**DIRECTION A**
Translate this sentence from the forum thread below into Spanish: "What's advocated today will be frowned upon tomorrow."

**TEXT PASSAGE**

I cant believe I am reading this.Poor kitten and poor you.I, as you know ,did not behave in that way with Meeko and he was aggressive with behavioural problems.If I had it would have made him worse.I would have been delighted to have a kitten nipping my toes not one that was tearing lumps out of my arms to the point they bled.The behaviourist I went to for Meeko outlawed scruffing and spraying with water and any physical punishment ,as it was counter productive.Hope he is ok.


----------



## Steverags (Jul 19, 2010)

If a vet said that too me, I would change my vet.


----------



## Milly22 (Sep 15, 2008)

Steverags said:


> If a vet said that too me, I would change my vet.


Unfortunately it is their Vet not mine. I will still phone him. Charlie is fine now with lovely new owner who gives him all the attention he needs and she has never been happier, so thankfully it has a happy ending but I can honestly say I have never seen a cats personality change so much in 2 weeks.

She needs a goldfish, not a kitten.


----------



## Paddypaws (May 4, 2010)

Some interesting comments....and a particular 'Thank you ' to Tje for a considered response reminding us all that old fashioned ways are not always necessarily cruel, though often too harsh for modern times.
Of course kittens can try our patience ( Mitzy still loves to _repeatedly_ lick and bite my nose from around 5am onwards ) but we have to remember they are just learning the boundaries and maybe adjust OUR behavior to suit theirs! ( Balaclava for me then )


----------



## Tje (Jan 16, 2010)

Paddypaws said:


> reminding us all that old fashioned ways are not always necessarily cruel, though often too harsh for modern times.


I think we do sometimes get carried away with our new fangled techniques and often forget that people have sucessfully been rearing cats for years. Fashions change. Training techniques change. What's advocated today will be frowned upon tomorrow. I would never advocate any cruel measure for training cats (or any animal), but I do think we have to distinguish between what is actually cruel, and what is just not fashionable at this moment in time.

**DIRECTION B**
Collect every line of the entries below that contains the word "black", copying each such line in full.

**SUPPLIED INFORMATION**
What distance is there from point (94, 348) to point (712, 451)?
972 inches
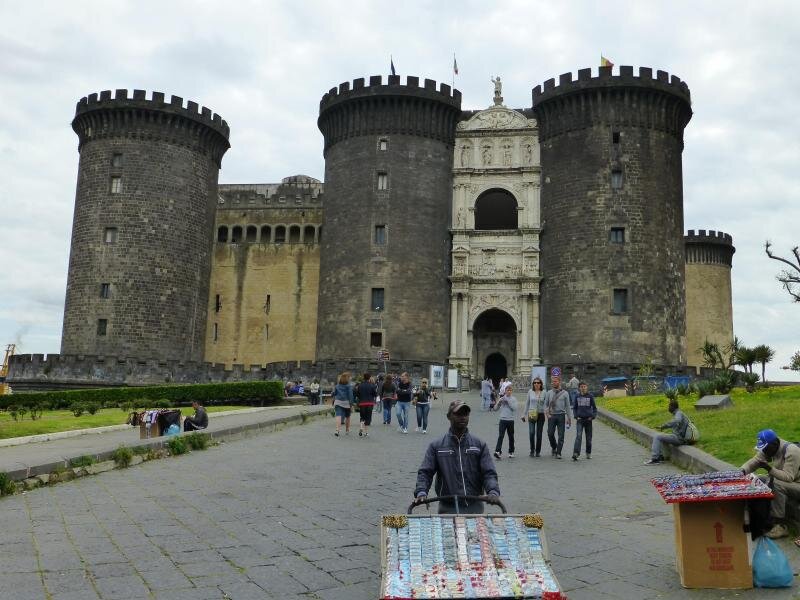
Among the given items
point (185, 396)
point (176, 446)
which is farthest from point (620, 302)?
point (176, 446)

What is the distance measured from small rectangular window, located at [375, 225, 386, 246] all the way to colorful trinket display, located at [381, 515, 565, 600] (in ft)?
115

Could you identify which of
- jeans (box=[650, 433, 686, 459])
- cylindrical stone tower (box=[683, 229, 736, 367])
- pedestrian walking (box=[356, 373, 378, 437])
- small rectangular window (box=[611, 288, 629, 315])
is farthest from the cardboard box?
cylindrical stone tower (box=[683, 229, 736, 367])

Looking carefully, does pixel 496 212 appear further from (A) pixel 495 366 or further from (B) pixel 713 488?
(B) pixel 713 488

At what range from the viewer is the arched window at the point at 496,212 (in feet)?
150

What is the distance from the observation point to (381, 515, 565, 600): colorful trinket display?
482cm

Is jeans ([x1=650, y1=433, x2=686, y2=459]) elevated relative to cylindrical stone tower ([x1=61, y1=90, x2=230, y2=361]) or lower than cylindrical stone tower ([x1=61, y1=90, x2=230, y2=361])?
lower

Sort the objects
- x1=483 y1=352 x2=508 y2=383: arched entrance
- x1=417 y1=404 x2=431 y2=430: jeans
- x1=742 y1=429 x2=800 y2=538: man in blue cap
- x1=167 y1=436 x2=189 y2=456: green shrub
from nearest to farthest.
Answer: x1=742 y1=429 x2=800 y2=538: man in blue cap < x1=167 y1=436 x2=189 y2=456: green shrub < x1=417 y1=404 x2=431 y2=430: jeans < x1=483 y1=352 x2=508 y2=383: arched entrance

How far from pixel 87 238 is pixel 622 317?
2657cm

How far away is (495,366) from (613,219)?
33.6 feet

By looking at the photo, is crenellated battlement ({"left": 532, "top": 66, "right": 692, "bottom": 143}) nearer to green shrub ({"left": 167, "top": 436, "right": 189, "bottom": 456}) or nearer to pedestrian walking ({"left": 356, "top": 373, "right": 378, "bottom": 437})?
pedestrian walking ({"left": 356, "top": 373, "right": 378, "bottom": 437})

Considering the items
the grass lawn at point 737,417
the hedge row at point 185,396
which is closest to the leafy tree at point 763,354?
the grass lawn at point 737,417

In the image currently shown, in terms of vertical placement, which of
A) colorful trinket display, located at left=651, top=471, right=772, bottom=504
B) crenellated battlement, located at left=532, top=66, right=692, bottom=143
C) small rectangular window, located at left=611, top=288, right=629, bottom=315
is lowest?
colorful trinket display, located at left=651, top=471, right=772, bottom=504

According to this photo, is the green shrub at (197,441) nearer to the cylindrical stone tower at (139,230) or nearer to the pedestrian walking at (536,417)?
the pedestrian walking at (536,417)

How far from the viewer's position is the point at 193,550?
23.4 ft
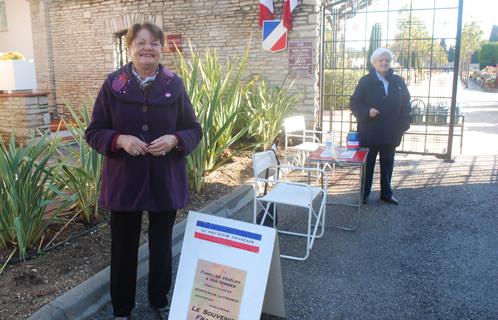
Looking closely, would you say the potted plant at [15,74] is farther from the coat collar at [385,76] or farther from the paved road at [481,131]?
the paved road at [481,131]

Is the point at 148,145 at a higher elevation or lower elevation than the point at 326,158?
higher

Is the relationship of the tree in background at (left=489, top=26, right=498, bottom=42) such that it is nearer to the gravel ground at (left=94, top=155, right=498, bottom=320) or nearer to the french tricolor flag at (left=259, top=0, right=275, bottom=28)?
the french tricolor flag at (left=259, top=0, right=275, bottom=28)

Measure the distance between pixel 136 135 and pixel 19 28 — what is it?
533 inches

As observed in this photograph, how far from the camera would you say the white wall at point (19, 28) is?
45.2ft

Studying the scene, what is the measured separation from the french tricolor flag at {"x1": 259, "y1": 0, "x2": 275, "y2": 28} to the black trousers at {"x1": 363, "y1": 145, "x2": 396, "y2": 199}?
4599mm

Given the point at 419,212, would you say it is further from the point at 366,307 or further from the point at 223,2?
the point at 223,2

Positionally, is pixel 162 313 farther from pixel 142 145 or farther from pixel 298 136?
pixel 298 136

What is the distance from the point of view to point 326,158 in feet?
15.9

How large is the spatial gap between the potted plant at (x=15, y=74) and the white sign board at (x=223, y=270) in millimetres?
6803

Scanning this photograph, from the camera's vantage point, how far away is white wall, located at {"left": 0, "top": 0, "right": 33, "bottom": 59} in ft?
45.2

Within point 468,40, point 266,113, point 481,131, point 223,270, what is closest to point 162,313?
point 223,270

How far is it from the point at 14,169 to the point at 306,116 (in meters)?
6.55

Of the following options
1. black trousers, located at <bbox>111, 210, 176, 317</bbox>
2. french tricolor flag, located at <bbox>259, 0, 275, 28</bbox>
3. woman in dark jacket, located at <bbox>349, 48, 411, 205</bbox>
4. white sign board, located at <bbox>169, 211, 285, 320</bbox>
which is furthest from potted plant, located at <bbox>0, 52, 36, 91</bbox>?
white sign board, located at <bbox>169, 211, 285, 320</bbox>

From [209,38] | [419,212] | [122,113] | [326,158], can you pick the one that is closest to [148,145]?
[122,113]
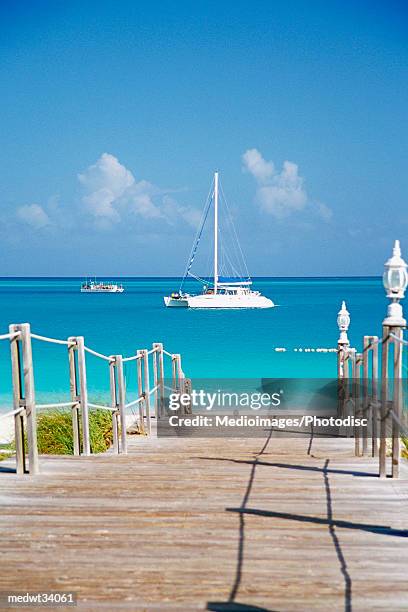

**COMPLETE RESPONSE A**
Lo que se recomienda hoy será mal visto mañana.

**COMPLETE RESPONSE B**
Studying the scene, what is the measured separation from the french tricolor flag at {"x1": 259, "y1": 0, "x2": 275, "y2": 28} to the black trousers at {"x1": 363, "y1": 145, "x2": 396, "y2": 199}?
1. black trousers, located at <bbox>111, 210, 176, 317</bbox>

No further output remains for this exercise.